Big Chief Tablet Apps

This network world link brought to mind a recurring problem I find in business.   People tend to apply a familiar information model to every new problem.  The old paper tablet is a favorite.  You can scribble notes and pictures on it without delay and the most current information is right on top.  Also, when the information ages or otherwise becomes problematic, you just lose it--no audit trail.  I call this type application  "The Big Chief Tablet App".

 A real Application manages the entire problem.  The application should:

  1. Check incoming data for reasonableness.
  2. Apply the business rules for the data flow
  3. Make the data available to in the appropriate way to all of the data stakeholders.  That is only allow the viewing and editing controls specific to each particular user.

Sometimes a new project is undertaken and the business rules are not all known in advance.  The "tablet" tools are taken up to deal with the immediate problem and then remain in place for too long.  There is no analysis of the process.  The process is reinvented over and over again because the data cannot be analyzed effectively in an unstructured environment.
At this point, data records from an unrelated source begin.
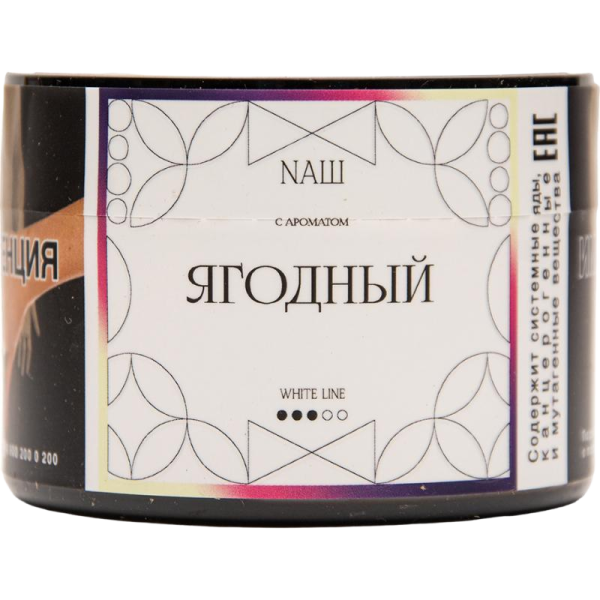 Табак для кальяна NAШ WHITE LINE (40 гр)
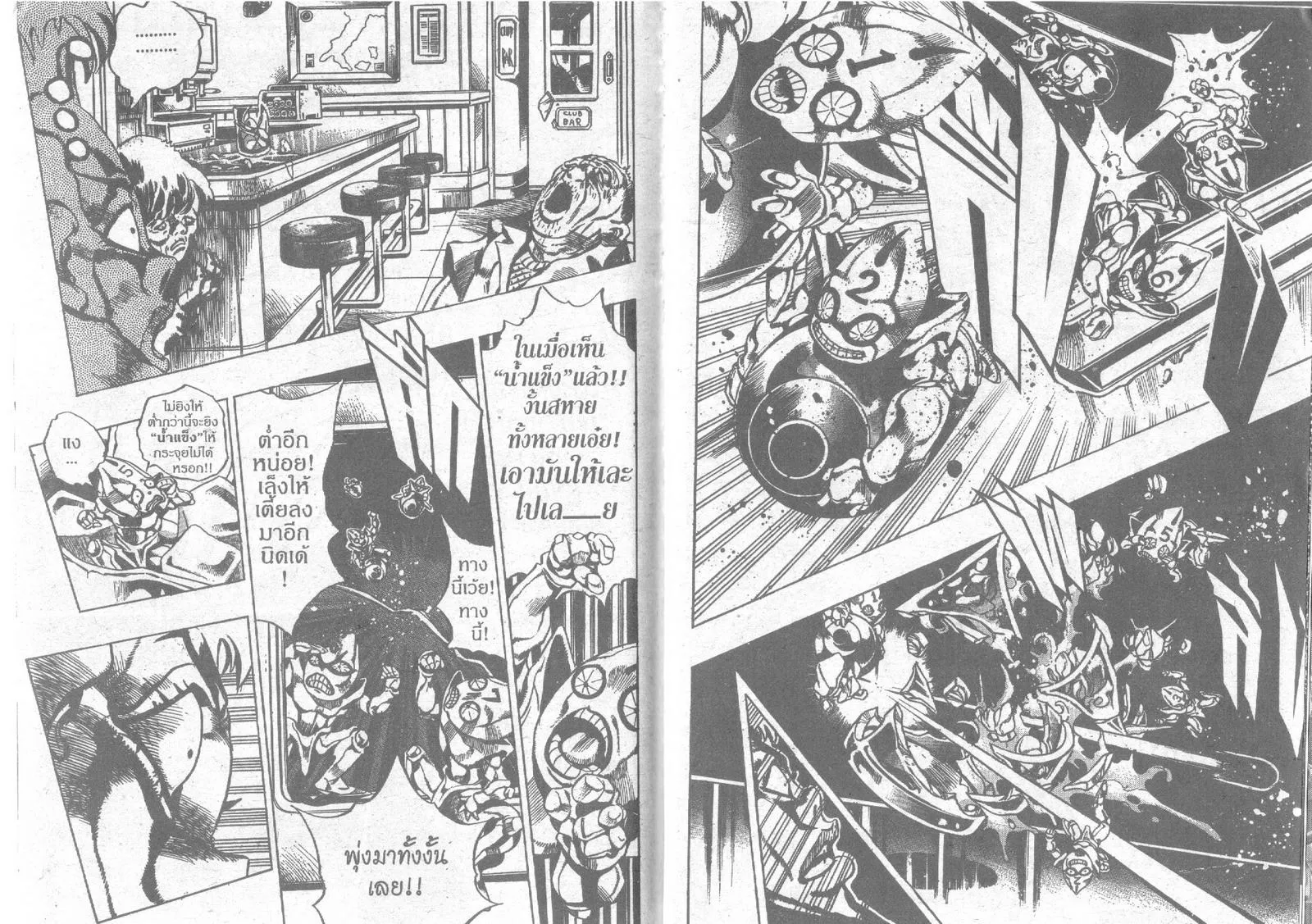 JoJo’s Bizarre Adventure - หน้า 90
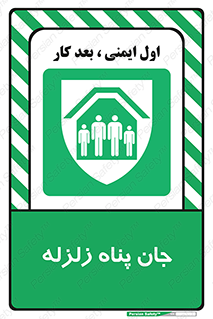 Earthquake , پناهگاه , جان پناه , 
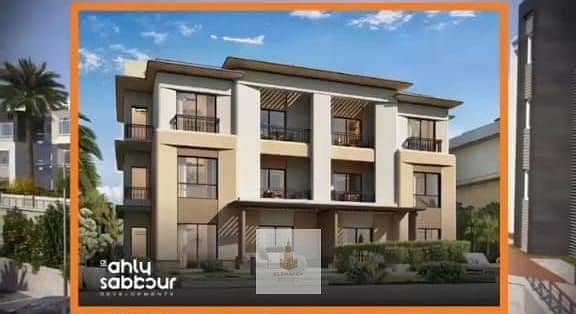 2 IMG-20260115-WA0017. jpg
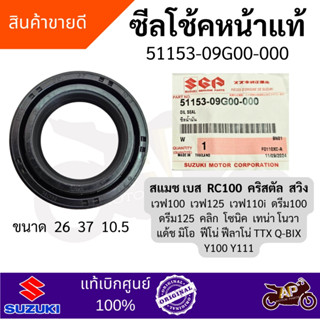 ซีลโช้คหน้าแท้ suzuki รหัส51153-09G00-000 รุ่นสแมช RC100 เบส…
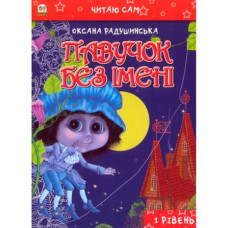 Павучок без імені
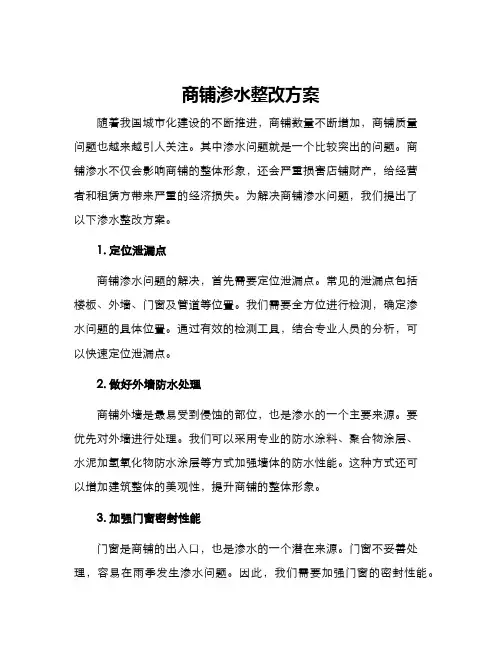 商铺渗水整改方案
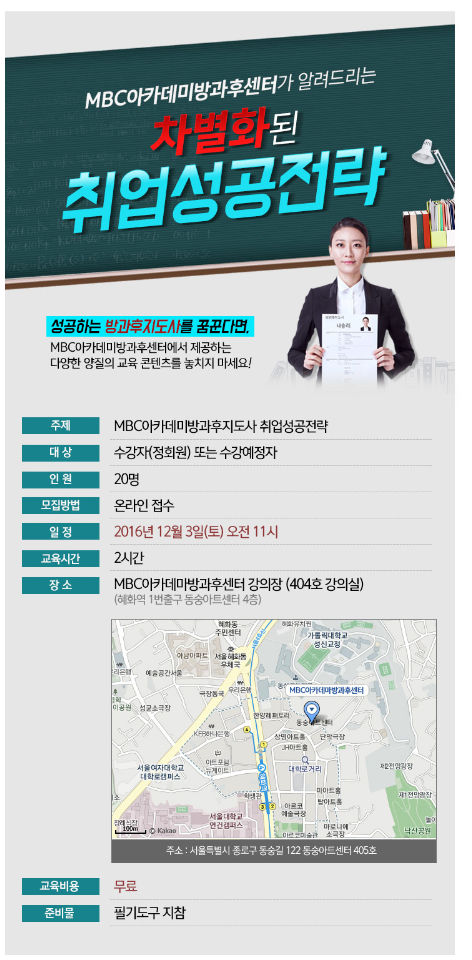 씽씽베어 이미지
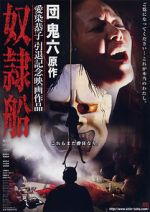 Watch Slave Ship Watch123movies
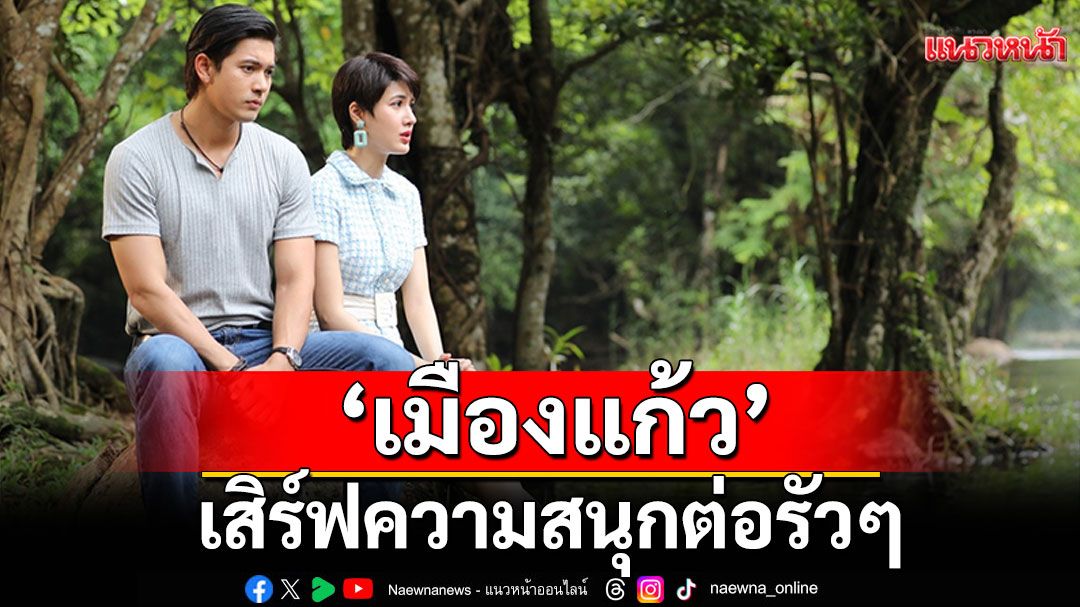 ‘เมืองแก้ว’ เสิร์ฟความสนุกต่อรัว ๆ ‘พิ้งค์พลอย’ ช็อก ! ‘เข้ม’ ถูกคนร้ายบุกยิงต่อหน้า
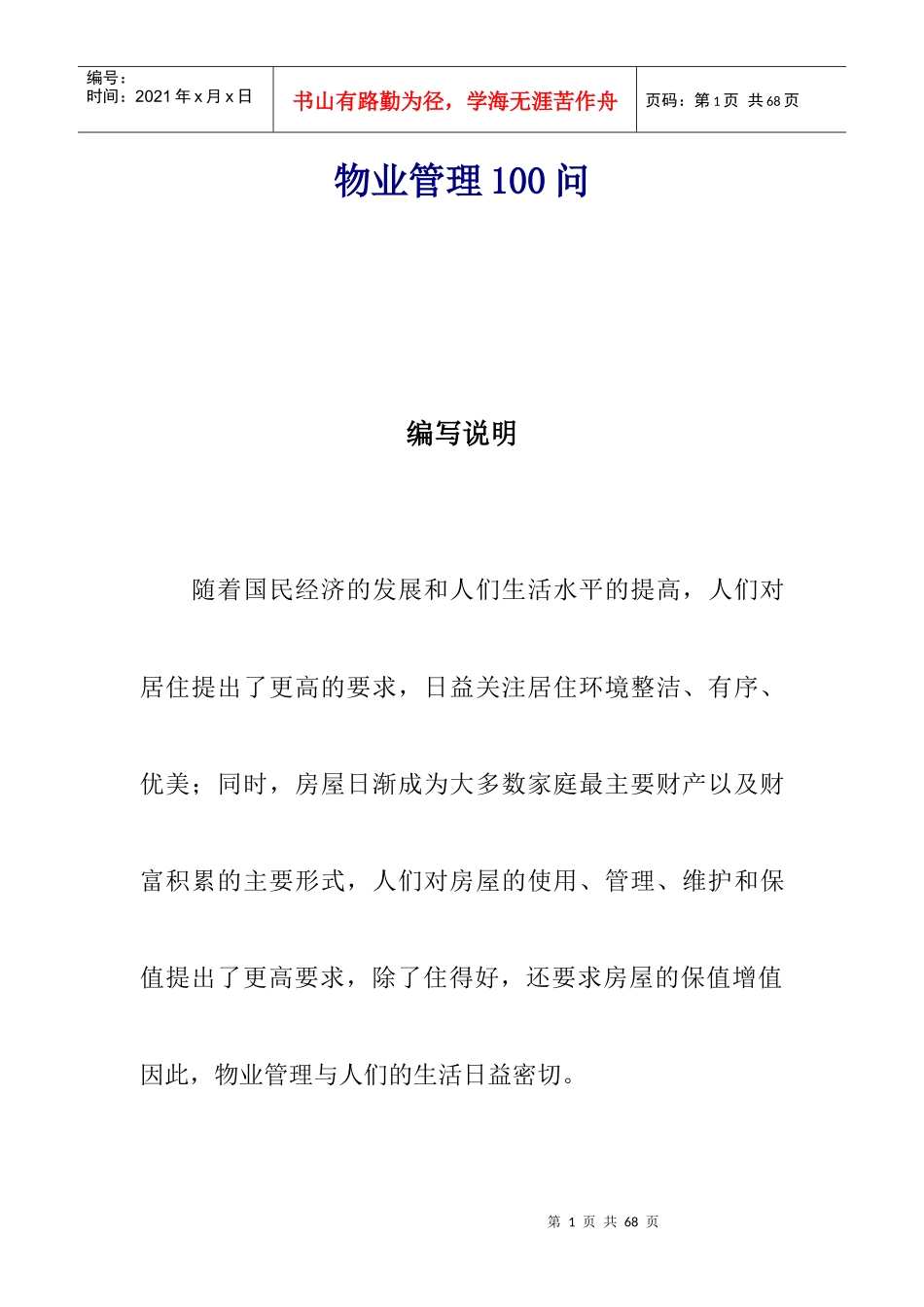 企业物业服务管理的定义_第1页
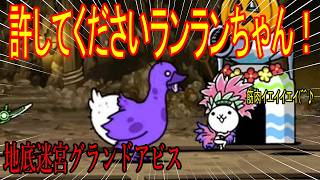 ［にゃんこ大戦争］地底迷宮グランドアビス！【21層～25層】許してくださいランランちゃん！！Part1050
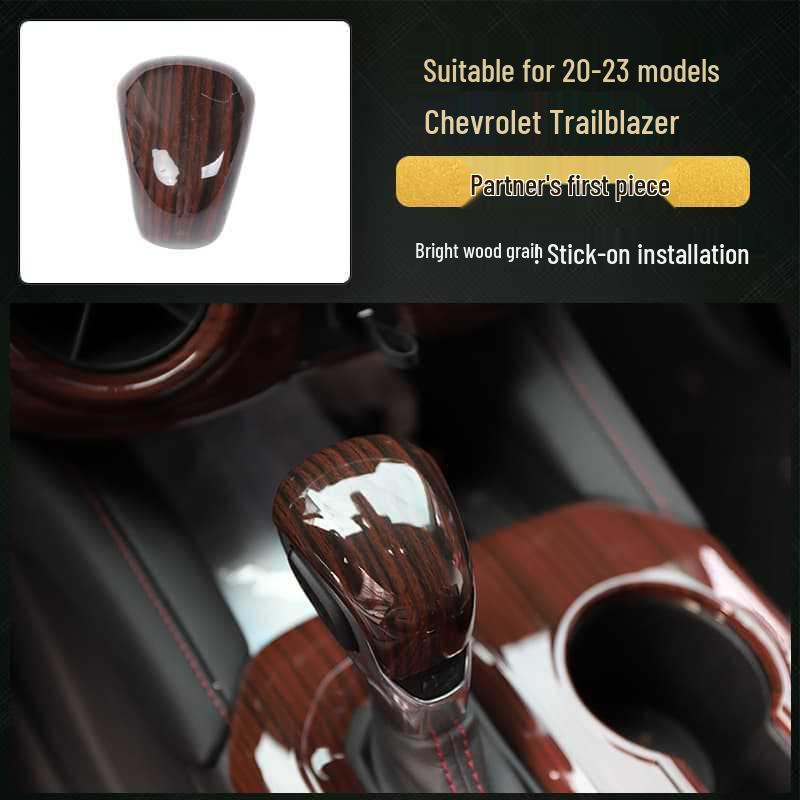 

3D Carbon Fiber/Wood Grain Interior Scratch Protection Stickers for 2020-2023 Trailblazer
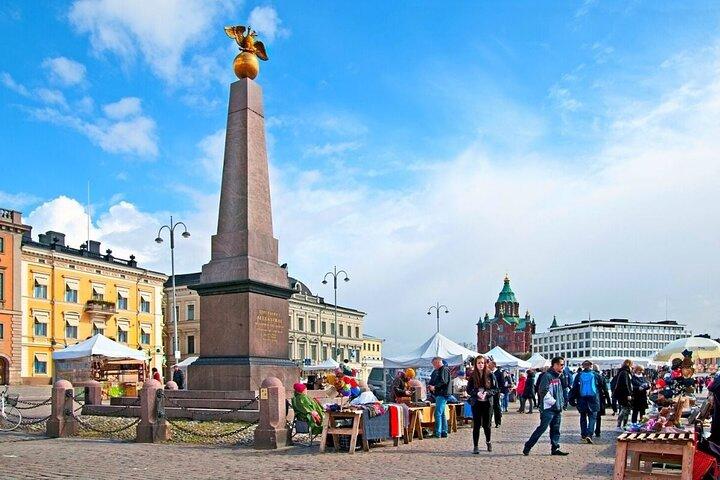 Helsinki and Suomenlinna Guided Sightseeing Tour with Ferry Ride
Ultimately the project will either fail, or consume so many resources that it damages the business.

There are many computer applications people use as "Big Chief Tablet"  Apps:

  • E-mail - Don't use e-mail as your document database.  Most e-mail clients have something of a document database, but it is unlikely that the very generic e-mail application will fit database requirements.
  • Spreadsheets - with spreadsheets it's easy to create 2 dimensional, row and column databases.  Modern spreadsheets can easily import from other databases.  However, they are almost impossible to audit for a long term project.   Also, it's hard to share data simultaneously in a spreadsheet, so what occurs is multiple (but slightly different) copies of the same database are spread throughout the organization.  At that point, the integrity of the data cannot be assured.
  • Phone Apps.  An application on a phone or electronic tablet can wonderfully convenient, but unless it is designed to fit into the rest of the business process, it is likely to be just another way to create a private database.  Private databases of e-mail, spreadsheets and phone apps make sharing data in real-time difficult.

 So while all of the applications are fine tools, including the original Big Chief Tablet, they are not a substitute for a full enterprise application.  The application that address the full problem will manage the collaboration of all users and also manage the flow and integrity of the data, while requiring the least effort from the least number of people.  The enterprise application can perform in this way because  a team of people, including at least one software developer, has worked through the entire process and codified it into a system.  The process of refining such an application can take decades because most business processes become more complicated over time as more laws are promulgated and each success brings new demands.  So be careful not to fall into the trap of solving a very involved problem with a familiar but inadequate tool, and do not be beguiled by the shiny phone app in the cloud that promises to solve all your problems.